I’ve also relished in #fashun, having snooped around with my lens several years in a row at Melbourne’s fab Fashion Week and events, shooting street-style, runway and backstage. This is contrary to the fact that despite utterly adoring fashion and all it entails, I have no personal style to speak of, preferring jeans, tees, and overworn leather jackets that repel passers-by with the party smell.
If there’s one thing I do note, however, it’s how strikingly similar both are to one another, in terms of patrons, etiquette and my general sense of ennui.
So let’s delve, shall we? Put down your gin for a hot minute, because here are a few reasons why nightclubs are just like fashion week.
They’re really not that hard to get into
Contrary to what bloggers and professional Instagrammers would have you believe, fashion shows are no longer the refuge of business executives and fash mag magnates. Nay, gaining access to a fashion show is about as easy as punching in your credit card details and buying a ticket.
Just like nightclubs, they want you to believe they are exclusive events for the crème-de-la-crème of society. As long as you don’t dress like you spend your weeknights at the pub, you’ll be just fine getting through the door.
Gay people reign supreme
Unless you’re the type of gal who hits up clubs that play Melbourne Bounce, the chances are you’re going to run into your fair share of homosensuals while visiting upon the local discotheque.
And why wouldn’t you? In spite of being a marginalised group, we’ve managed to plant our roots in every creative industry we set our minds to. We are the fashion execs, the stylists, the directors and the producers. We practically invented disco.

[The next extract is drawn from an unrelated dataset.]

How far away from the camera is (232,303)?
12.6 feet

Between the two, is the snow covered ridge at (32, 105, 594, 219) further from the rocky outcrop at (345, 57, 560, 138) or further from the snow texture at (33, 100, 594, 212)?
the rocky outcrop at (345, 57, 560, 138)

If you’re a bit of a bigot, I would shy well away from Fashion Week and quality nightclubs. With our gal pals by our side, we are the queens and kings of the fash-club circuit, watching models sashay down the runway.
As RuPaul famously says, “now sissy that walk.”
The ‘cool girls’ exist – with much embarrassment to be had
With every new club opening and runway show, there exists a conglomerate of known socialites who flock to designer threads and free booze like A Current Affair to suburban hoarders. These familiar faces frequent each launch on the social calendar, being somehow acquainted with every executive, designer and public figure in the room.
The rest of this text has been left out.